Friday, April 25, 2008

SQL Server 2008 - The hierarchyid data type

Hierarchical data in SQL Server are almost always stored using the Parent/Child approach. This approach requires that a relationship occurs between two columns of the same table. Also, in some scenarios the XML data type can be used for this purpose. Examples of hierarchical data are typically an organizational structure of employees, or folders in a computer file system. Tables for such scenarios can be depicted through the following example:

SQL Server 2008 introduces a new CLR data type called hierarchyid to make storing and querying hierarchical data much easier. Unlike the parent/child approach which focused on maintaining relationships among records, this approach stores data by keeping track of the hierarchical level of each record and its position within its given level. The data stored in a hierarchyid field looks similar to how directory structures in a file system are organized, except using numbers such like the sketch below.
The entity instance at the helm of the hierarchy is recorded as the root (/). Subordinates of the root are recorded with their position numbers, such as /1/ for the first subordinate and /2/ for the second and so on. If by any chance
  • a subordinate is to be inserted between /1/ and /2/, it would be recorded as /1.1/ (since 1.1 naturally appears between 1 and 2, yet remember that this is not a decimal numbering system),
  • and if a subordinate is to be inserted before /1/ it would be added as /0/,
  • and to insert a subordinate in between /1/ and /1.1/ would result in the value /1.0/

But, all the above values are in the same level of the hierarchy (i.e. direct children of the root). Hierarchyid comes with several functions that you could use for various kinds of manipulations. It is also optimized to handle tree structures more efficiently, than the traditional parent/child approach.

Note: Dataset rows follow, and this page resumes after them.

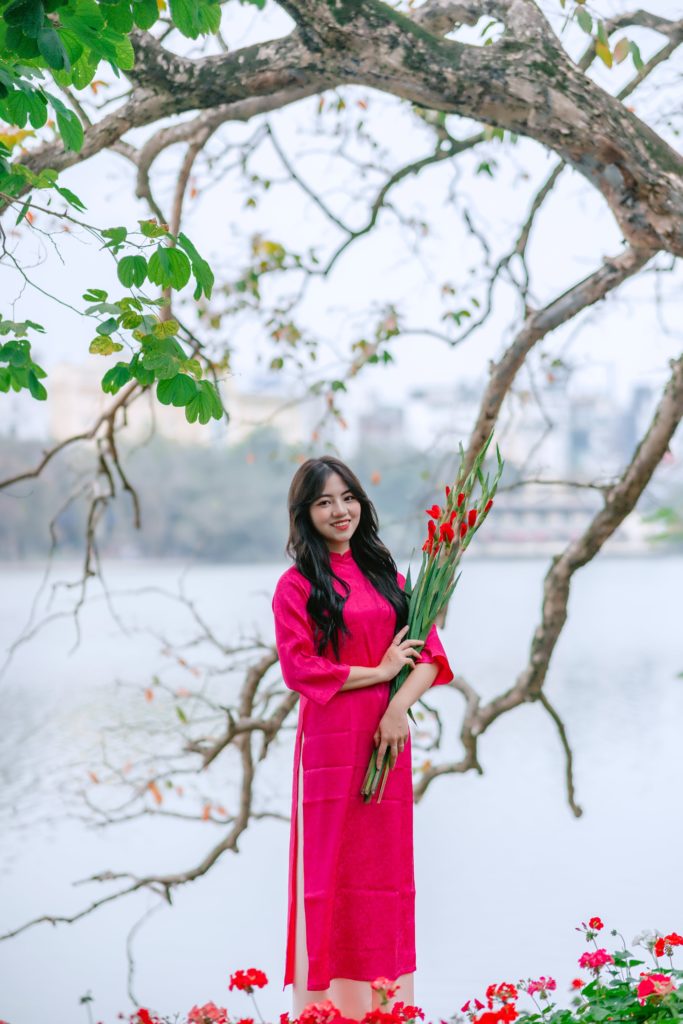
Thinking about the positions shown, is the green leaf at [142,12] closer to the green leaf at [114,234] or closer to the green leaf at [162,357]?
the green leaf at [114,234]

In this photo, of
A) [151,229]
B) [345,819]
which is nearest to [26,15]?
[151,229]

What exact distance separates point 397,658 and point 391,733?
13 centimetres

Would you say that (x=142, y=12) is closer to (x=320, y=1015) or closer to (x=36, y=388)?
(x=36, y=388)

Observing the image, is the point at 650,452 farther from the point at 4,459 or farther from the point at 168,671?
the point at 168,671

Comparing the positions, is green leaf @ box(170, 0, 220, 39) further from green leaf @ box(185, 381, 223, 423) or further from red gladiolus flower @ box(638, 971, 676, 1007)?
red gladiolus flower @ box(638, 971, 676, 1007)

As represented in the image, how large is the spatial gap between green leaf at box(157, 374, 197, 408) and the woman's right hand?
0.58 meters

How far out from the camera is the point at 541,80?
1864 mm

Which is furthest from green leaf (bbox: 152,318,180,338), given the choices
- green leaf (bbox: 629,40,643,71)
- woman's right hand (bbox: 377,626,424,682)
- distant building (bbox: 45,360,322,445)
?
distant building (bbox: 45,360,322,445)

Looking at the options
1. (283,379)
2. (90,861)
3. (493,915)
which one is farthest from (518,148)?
(90,861)

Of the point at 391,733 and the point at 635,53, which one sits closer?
the point at 391,733

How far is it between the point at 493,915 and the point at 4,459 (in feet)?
10.6

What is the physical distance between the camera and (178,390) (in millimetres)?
1692

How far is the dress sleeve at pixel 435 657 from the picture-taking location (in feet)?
6.55

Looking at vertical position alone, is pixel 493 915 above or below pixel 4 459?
below
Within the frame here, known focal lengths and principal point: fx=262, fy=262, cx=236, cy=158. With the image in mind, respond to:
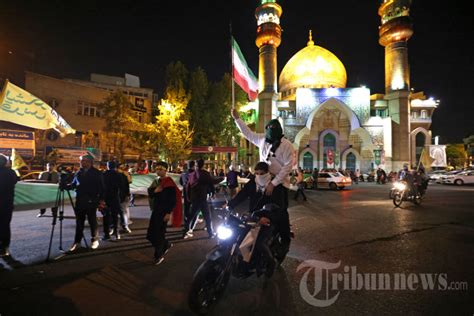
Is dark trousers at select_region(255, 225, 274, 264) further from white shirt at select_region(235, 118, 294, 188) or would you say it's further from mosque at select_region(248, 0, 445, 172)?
mosque at select_region(248, 0, 445, 172)

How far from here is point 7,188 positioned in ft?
Answer: 15.9

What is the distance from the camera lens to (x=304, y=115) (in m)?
36.3

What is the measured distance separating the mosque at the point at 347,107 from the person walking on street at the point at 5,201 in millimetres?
32954

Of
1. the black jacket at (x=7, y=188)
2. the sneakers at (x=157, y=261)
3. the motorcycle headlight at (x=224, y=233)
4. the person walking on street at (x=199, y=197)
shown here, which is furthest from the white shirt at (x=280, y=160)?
the black jacket at (x=7, y=188)

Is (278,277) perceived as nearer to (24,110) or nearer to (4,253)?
(4,253)

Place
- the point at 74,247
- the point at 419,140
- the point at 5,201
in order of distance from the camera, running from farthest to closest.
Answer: the point at 419,140 < the point at 74,247 < the point at 5,201

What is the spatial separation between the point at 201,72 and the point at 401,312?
28570 millimetres

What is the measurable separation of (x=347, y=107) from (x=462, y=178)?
1532 cm

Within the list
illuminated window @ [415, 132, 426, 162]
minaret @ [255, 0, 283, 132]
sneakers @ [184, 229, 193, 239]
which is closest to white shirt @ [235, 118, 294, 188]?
sneakers @ [184, 229, 193, 239]

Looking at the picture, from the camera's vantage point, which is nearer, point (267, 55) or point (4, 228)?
point (4, 228)

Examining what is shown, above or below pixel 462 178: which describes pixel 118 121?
above

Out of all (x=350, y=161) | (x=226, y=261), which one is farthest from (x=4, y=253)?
(x=350, y=161)

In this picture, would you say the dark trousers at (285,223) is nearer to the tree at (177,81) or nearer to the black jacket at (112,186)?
the black jacket at (112,186)

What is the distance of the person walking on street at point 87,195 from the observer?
196 inches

Populating a column with hierarchyid values does not automatically relate the records of the table to each other, since there is no relationship defined between the records. It is up to the application to perform the placement of the records such that the hierarchy is properly formed. Take for instance the process of drawing an organizational chart for a business: The logical structure of the hierarchy is first drawn, then the employees are added to the sections of the hierarchy. Each section of the chart may not always be filled at once, since new employees may join the various ranks of the business at later times, neither is there a rule stating that the employees should be added to each section of the diagram in a particular order, such as a top-down method. Similarly the hierarchyid data type also possesses its own hierarchical structure defined within it. It is up to the application to pick the appropriate node, retrieve its value and then use it to insert into the table.

Getting down to business

Let us put the hierarchyid data type into use by creating a table of employees. The Employees table will be a simple one similar to the one used in Books Online:

1. Creating the table


CREATE TABLE [dbo].[Employees]

( [EmployeeID] hierarchyid NOT NULL, -- Primary Key of the HierarchyID data type
[EmployeeCode] char(4) NOT NULL, -- Business Key that uniquely identifies employees

[Name] varchar(20) NOT NULL, -- Name of the employee

[Title] varchar(20) NULL, -- Employee's title

PRIMARY KEY CLUSTERED ([EmployeeID] ASC),

CONSTRAINT unqEmployeeCode UNIQUE ([EmployeeCode])

)

GO

Note that the EmployeeID field has been set as the primary key and the EmployeeCode field has been assigned a unique constraint. The EmployeeCode is just a business key used to identify the entity.

2. Populating the Table

Let us start off the population by inserting the record of the top employee. This employee would be considered the root, hence let us add this record first (not that it requires to be done so). In situations where there is no single top employee, but three or four such people, we could forget about the root node, and go about adding nodes from the next level onwards. Let us take into account the following diagram which depicts our employees' organizational structure:


Since the root employee, let us start off by inserting employee E013's record:

INSERT INTO Employees (EmployeeID, EmployeeCode, Name, Title)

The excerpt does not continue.